Hoje empresas têm se engajado cada vez mais nessas ações de ajuda. Um exemplo de iniciativa solidária é a contribuição da Trevisan Consultores, que planeja um modelo de gestão para equilibrar as finanças do Amparo Maternal, a maternidade que mais realiza partos em São Paulo (no primeiro semestre trouxe à luz 6.853 crianças). Fundada em 1939 como entidade filantrópica, atende toda mulher que bate a sua porta – o que nem sempre ocorre nas superlotadas unidades do SUS. Mas agora é o Amparo que espera socorro. A maternidade tem uma dívida superior a R$ 7 milhões. Para quitá-la, foi lançada na semana passada uma campanha para a iniciativa privada “adotar” seus leitos (há 156 para adultos, 38 no berçário e dez na UTI). A idéia é fazer com que cada empresa contribua com R$ 50 mil por ano.

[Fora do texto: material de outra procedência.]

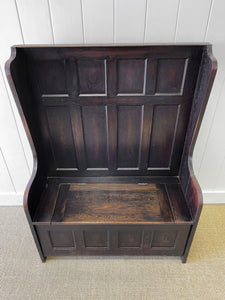An Antique English Oak Settle with Seat Storage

Parte da dívida da entidade se deve à diferença entre o que a instituição gasta e o que recebe do governo. O custo do parto é R$ 950 para o Amparo e o SUS repassa R$ 450. Só que a entidade faz muito mais do que isso. Há gestantes que moram tão longe que necessitam de um alojamento para poder cuidar de seus filhos enquanto os bebês não recebem alta. O Amparo dispõe de um alojamento para isso. Foi lá que estiveram Angélica da Silva, 16 anos, e sua filha Rayssa, na semana passada. “O dinheiro que temos mal dá para pagar funcionários”, conta a vice-presidente da casa, Irmã Enir Loubet. Se obtiver um repasse maior e conquistar o apoio do empresariado, será possível garantir o futuro de muitas mães e bebês. Essa situação mostra que o melhor presente de Natal é mesmo o envolvimento com uma causa. O Amparo acredita que a ajuda virá. “Estamos vivendo um tempo de esperança”, conclui a religiosa.